Quenching Sensitivity Study of New High-Strength Aluminum Alloys Based on an Immersion End-Quenching and Step-Quenching Technique.

Based on end-quenching and step-quenching experiments combined with scanning electron microscopy (SEM) and transmission electron microscopy (TEM), the quench sensitivity of a novel high-strength aluminum alloy was investigated and compared with that of GB/T 7075 and 7175 alloys; quench factor analysis (QFA) was employed to predict the hardness values of the alloy and investigate the effect of quenching rate on its mechanical properties.

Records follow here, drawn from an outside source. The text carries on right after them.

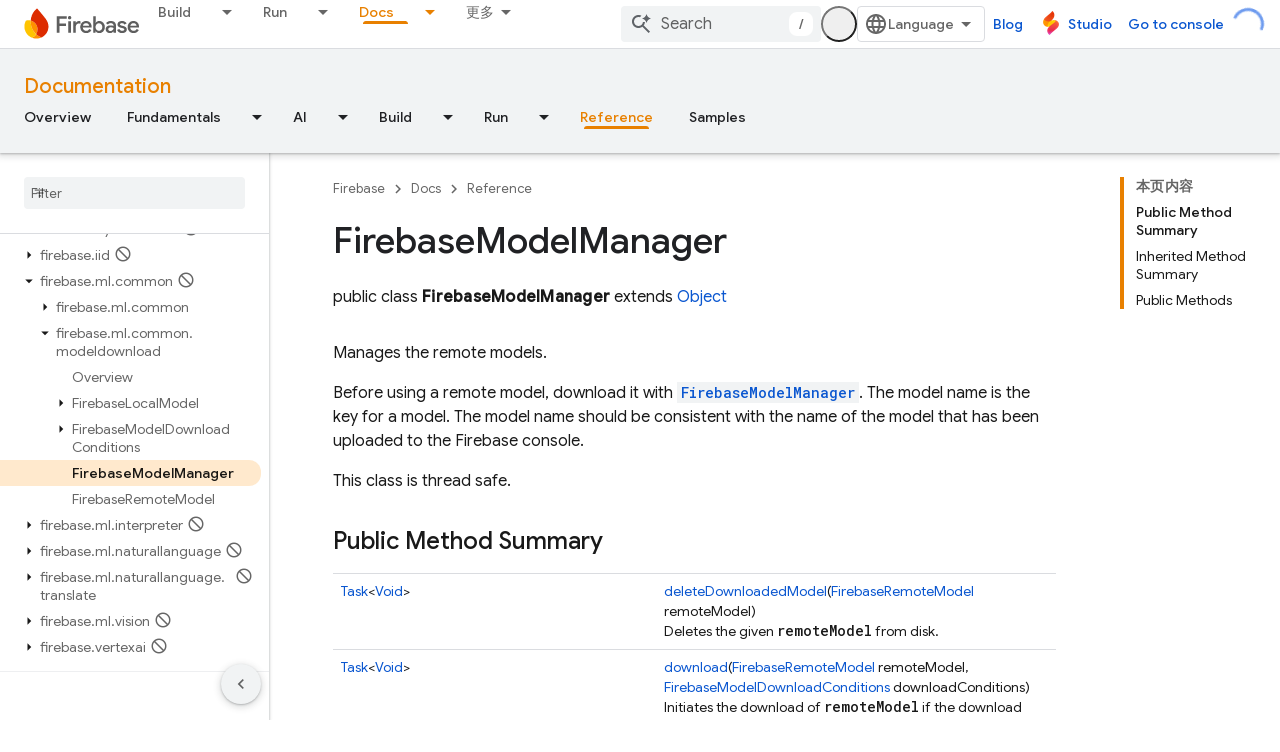

--- FILE ---
content_type: text/javascript
request_url: https://www.gstatic.cn/devrel-devsite/prod/v5f5028bd8220352863507a1bacc6e2ea79a725fdb2dd736f205c6da16a3d00d1/firebase/js/devsite_devsite_view_release_notes_dialog_module__zh_cn.js
body_size: -854
content:
(function(_ds){var window=this;var RBa=function(a){a.eventHandler.listen(a,"DropdownItemClicked",b=>{QBa(a,b)})},QBa=async function(a,b){const c=b.getBrowserEvent().detail.id;b=a.querySelector(".devsite-dialog-contents");const d=a.querySelector(`#date-section-${c}`);let e,f,g,h;const k=((g=d==null?void 0:(e=d.getBoundingClientRect())==null?void 0:e.top)!=null?g:0)-((h=b==null?void 0:(f=b.getBoundingClientRect())==null?void 0:f.top)!=null?h:0);d&&b&&b.scrollBy({top:k,behavior:"smooth"});let l,m;a.Lj=(m=(l=a.Rk.find(n=>n.id===c))==
null?void 0:l.title)!=null?m:"";a.o.Ta(a.Lj)},TBa=function(a){const b=new IntersectionObserver(c=>{c.forEach(d=>{SBa(a,d.isIntersecting,d)})},{root:a.querySelector(".devsite-dialog-contents")});a.querySelectorAll(".release-note-date-section .release-note").forEach(c=>{b.observe(c)})},SBa=function(a,b,c){let d;const e={id:(d=c.target.getAttribute("id"))!=null?d:"",type:Number(c.target.getAttribute("type"))};if(b){let f;a.Ch=[...((f=a.Ch)!=null?f:[]),e]}else a.Ch=[...a.Ch.filter(f=>f.id!==e.id)]},UBa=
function(a){switch(a){case 4:return{title:"Feature",color:"green"};case 8:return{title:"Announcement",color:"yellow"};case 2:return{title:"Change",color:"yellow"};case 9:return{title:"Libraries",color:"blue"};case 3:return{title:"Fixed",color:"blue"};case 1:return{title:"Breaking",color:"red"};case 5:return{title:"Deprecated",color:"red"};case 6:return{title:"Issue",color:"red"};case 7:return{title:"Security",color:"orange"};default:return{title:"Unspecified",color:"grey"}}},W8=function(a,b){b=UBa(b);
return(0,_ds.M)` <span
      class="release-note-type-chip
          ${a} ${b.color}">
      ${b.title}
    </span>`},VBa=function(a,b){const c=b.replace(/,?\s/g,"").toLowerCase();let d;return(0,_ds.M)`
      <div class="release-note-date-section" id="date-section-${c}">
        <h3 class="release-note-date-header">${b}</h3>
        ${[...((d=a.releaseNotes.get(b))!=null?d:[])].map((e,f)=>{f=`${c}-${f}`;var g;(g=_ds.y(e,_ds.dba,4))?(g=_ds.wk(g,2),g=g===null||g===void 0?null:_ds.kg(g)):g=null;return(0,_ds.M)` <div
        class="release-note"
        id="${f}"
        type="${_ds.rk(e,2)}">
        ${W8("large",_ds.rk(e,2))}
        <div class="release-note-content">
          ${g?(0,_ds.M)`${(0,_ds.dQ)(g)}`:(0,_ds.M)`<p>${_ds.A(e,1)}</p>`}
        </div>
      </div>`})}
      </div>
    `},X8=class extends _ds.cC{constructor(){super(["devsite-dialog","devsite-dropdown-list"]);this.eventHandler=new _ds.u;this.releaseNotes=new Map;this.hideFooter=!1;this.Lj="";this.Rk=[];this.Ch=[];this.o=new _ds.Zh(async a=>{this.Ba({category:"Site-Wide Custom Events",action:"release notes: view old note",label:`${await _ds.Rw(_ds.C().href)} : ${a}`})},100)}Na(){return this}async connectedCallback(){super.connectedCallback();this.Lj=[...this.releaseNotes.keys()][0];this.Rk=[...this.releaseNotes.keys()].map(a=>
({id:a.replace(/,?\s/g,"").toLowerCase(),title:a}));RBa(this)}disconnectedCallback(){super.disconnectedCallback()}m(a){super.m(a);TBa(this)}render(){return(0,_ds.M)`
      <div class="devsite-dialog-header">
        <div>
          <h3 class="no-link title">
            ${"\u7248\u672c\u8bf4\u660e"}
          </h3>
          <div class="chip-wrapper">
            ${[...(new Set(this.Ch.map(a=>a.type)))].map(a=>W8("small",a))}
          </div>
        </div>
        <devsite-dropdown-list
            .listItems=${this.Rk}>
          <p slot="toggle" class="selected-date-toggle">${this.Lj}</p>
        </devsite-dropdown-list>
      </div>
      <div class="devsite-dialog-contents">
        ${[...this.releaseNotes.keys()].map(a=>VBa(this,a))}
      </div>
      ${_ds.K(this.hideFooter,()=>"",()=>(0,_ds.M)`
              <div class="devsite-dialog-footer devsite-dialog-buttons">
                <button class="button devsite-dialog-close">
                  Close
                </button>
              </div>
            `)}
      `}};_ds.w([_ds.F({type:Map}),_ds.x("design:type",Object)],X8.prototype,"releaseNotes",void 0);_ds.w([_ds.F({type:Boolean}),_ds.x("design:type",Object)],X8.prototype,"hideFooter",void 0);_ds.w([_ds.H(),_ds.x("design:type",Object)],X8.prototype,"Lj",void 0);_ds.w([_ds.H(),_ds.x("design:type",Array)],X8.prototype,"Rk",void 0);_ds.w([_ds.H(),_ds.x("design:type",Array)],X8.prototype,"Ch",void 0);try{customElements.define("devsite-view-release-notes-dialog",X8)}catch(a){console.warn("devsite.app.customElement.DevsiteViewReleaseNotesDialog",a)};})(_ds_www);
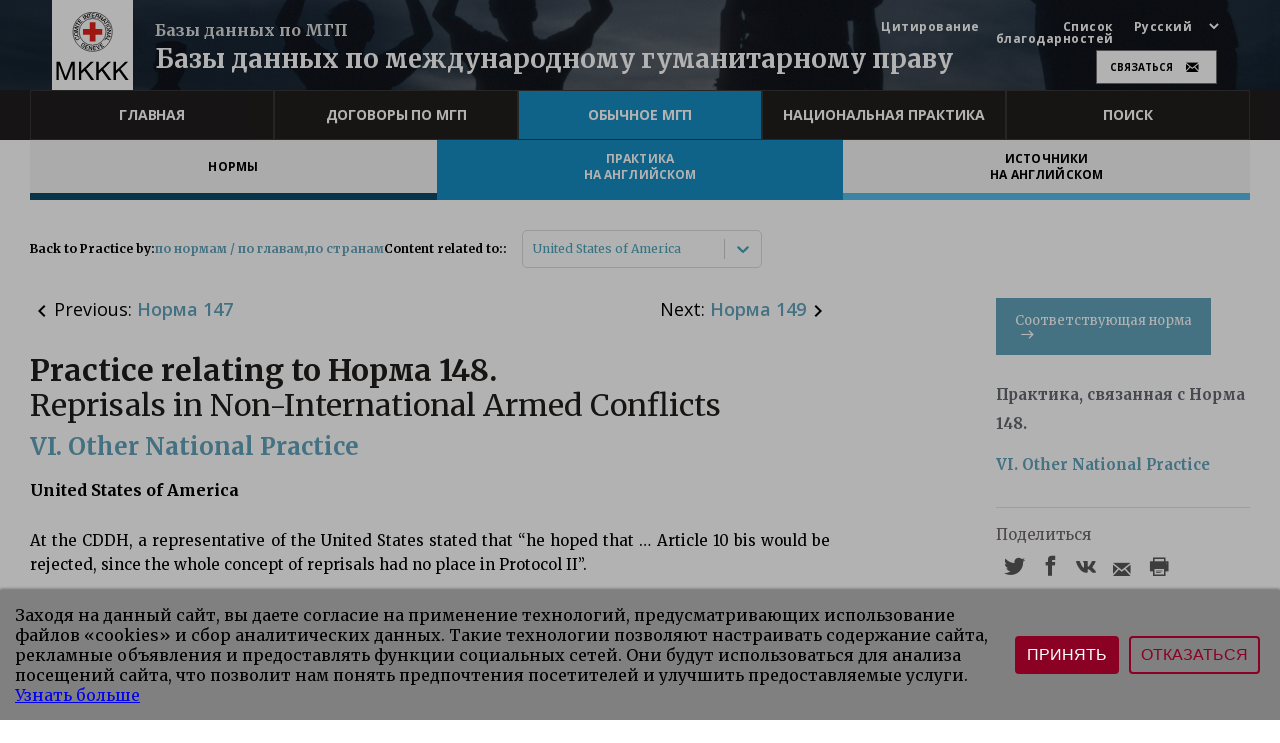

--- FILE ---
content_type: image/svg+xml
request_url: https://ihl-databases.icrc.org/static/media/rss.f973be5a16aa851c6faa15ff4fba7c0e.svg
body_size: 689
content:
<svg xmlns="http://www.w3.org/2000/svg" width="31" height="31" viewBox="0 0 31 31"><defs><style>.a{fill:#e7e7e3;}.b{fill:#585858;}</style></defs><g transform="translate(-0.158)"><circle class="a" cx="15.5" cy="15.5" r="15.5" transform="translate(0.158)"/><g transform="translate(8.647 7.411)"><path class="b" d="M455.36,181.008a.164.164,0,0,1-.015-.042q0-1.479,0-2.958a.217.217,0,0,1,.009-.046,13.752,13.752,0,0,1,1.889.1A16.081,16.081,0,0,1,471.1,190.989a14.7,14.7,0,0,1,.27,2.985.061.061,0,0,1-.009.01.022.022,0,0,1-.011,0l-2.97,0a.432.432,0,0,1-.045,0,.106.106,0,0,1-.024-.085c-.013-.288-.022-.576-.038-.864-.021-.359-.067-.715-.122-1.07a12.533,12.533,0,0,0-.495-2.042,13.045,13.045,0,0,0-8.629-8.378,12.75,12.75,0,0,0-1.8-.4,13.988,13.988,0,0,0-1.747-.14Z" transform="translate(-455.336 -177.952)"/><path class="b" d="M465.745,328.46c-.035,0-.063.008-.091.008-.934.015-2.848.007-2.975-.013a7.55,7.55,0,0,0-7.5-7.515.626.626,0,0,1-.01-.075c0-.1,0-.209,0-.313q0-1.253,0-2.506a.531.531,0,0,1,.007-.145.207.207,0,0,1,.127-.017c.3,0,.609.02.913.049a10.514,10.514,0,0,1,5.544,2.261,10.551,10.551,0,0,1,3.418,4.833,10.259,10.259,0,0,1,.47,1.944,10.588,10.588,0,0,1,.1,1.373C465.749,328.381,465.746,328.418,465.745,328.46Z" transform="translate(-455.163 -312.43)"/><path class="b" d="M457.293,484.3a2.123,2.123,0,1,1,2.133-2.12A2.127,2.127,0,0,1,457.293,484.3Z" transform="translate(-455.162 -468.278)"/></g></g></svg>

The experimental results indicate that when the cooling rate decreases from 402.5 °C/s to 3.6 °C/s, the hardness reduction rate of the novel high-strength aluminum alloy is 15%. Furthermore, the nose temperature of the time-temperature-property (TTP) curve for this alloy is 325 °C, with a critical transformation time of 0.4 s. The quench-sensitive temperature range is 219 °C to 427 °C, which is lower than the quenching sensitivity of 7075 and 7175 alloys. The new alloy reduces its quenching sensitivity by optimizing the composition of alloying elements. Furthermore, the QFA demonstrates high predictive accuracy, with a maximum error of 5%. The smaller the quenching factor τ, the greater the hardness of the alloy after aging. Combined with the TTP curve, the alloy properties are optimized by modulating the quenching rate. This study provides a theoretical basis for selecting hot forming-quenching integrated process parameters in automotive high-strength aluminum alloys.